> Supplied material:
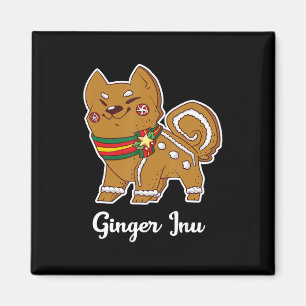 Gingerbröd shiba inu Hund för julklapp Magnet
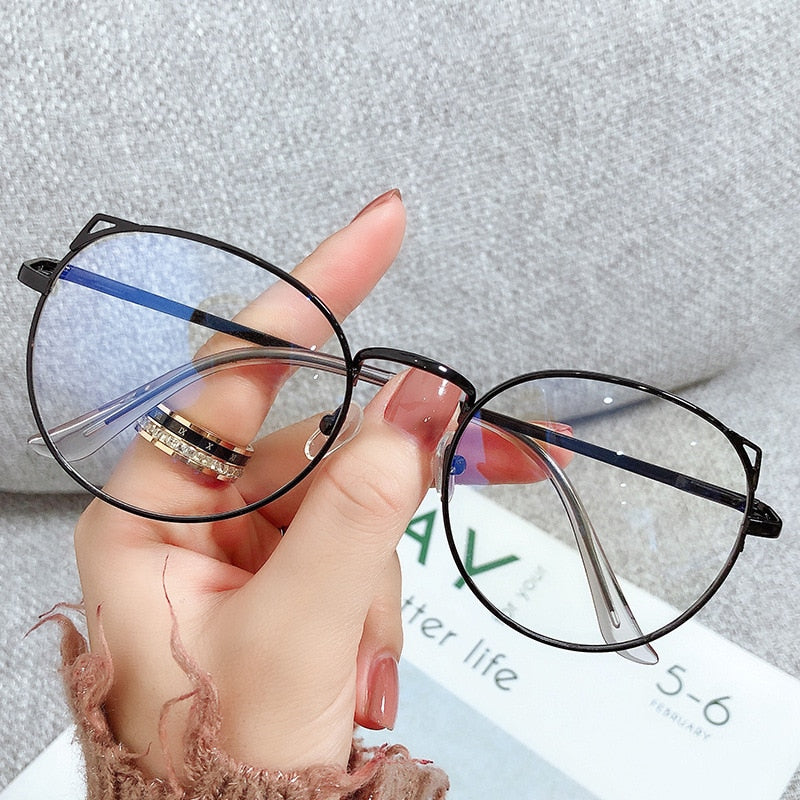 2022 Trends Women Office Anti Blue Light Oversized Computer Glasses Cat Eye Female Blue Blocking Big Size Eyeglasses Alloy Frame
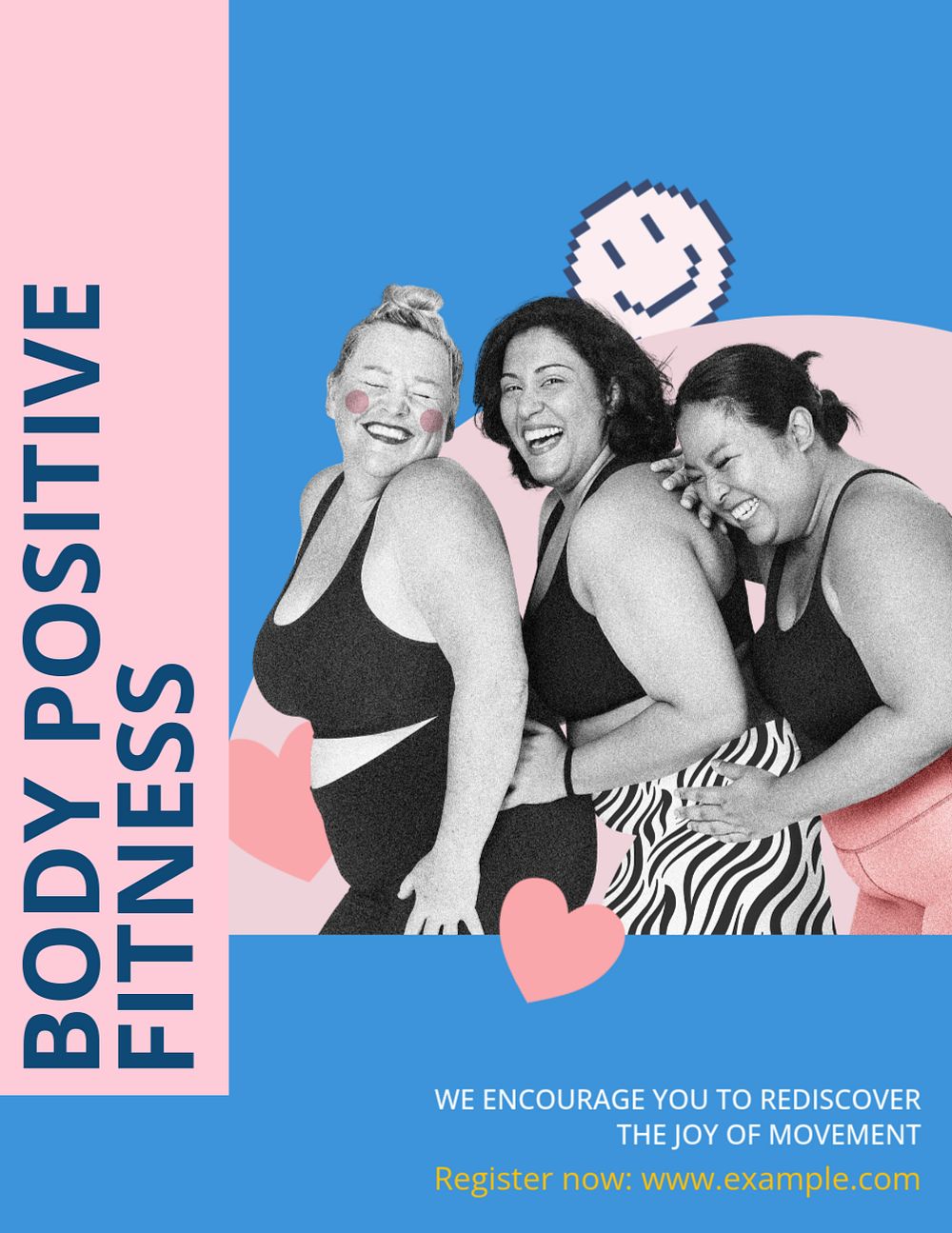 Body positive fitness, editable flyer template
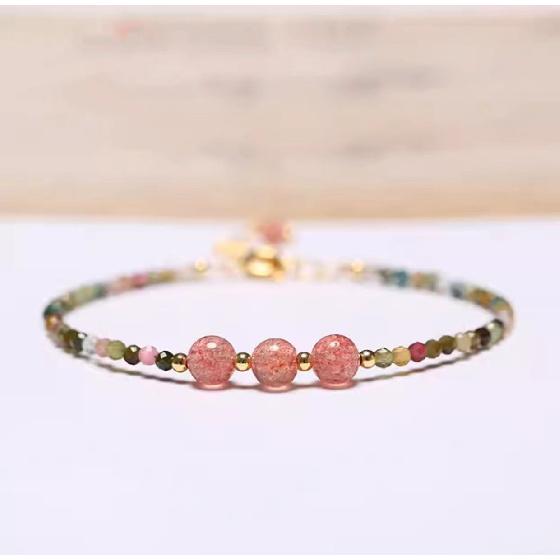 Natural small tourmaline ultra-fine crystal bracelet for female students, genuine strawberry crystal flower beads gift, small gemstone Tourmaline Strawberry Qua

> Task requirements: Repeat the material above exactly; any picture in it is left out.

> Written response:
 Gingerbröd shiba inu Hund för julklapp Magnet
 2022 Trends Women Office Anti Blue Light Oversized Computer Glasses Cat Eye Female Blue Blocking Big Size Eyeglasses Alloy Frame
 Body positive fitness, editable flyer template
 Natural small tourmaline ultra-fine crystal bracelet for female students, genuine strawberry crystal flower beads gift, small gemstone Tourmaline Strawberry Qua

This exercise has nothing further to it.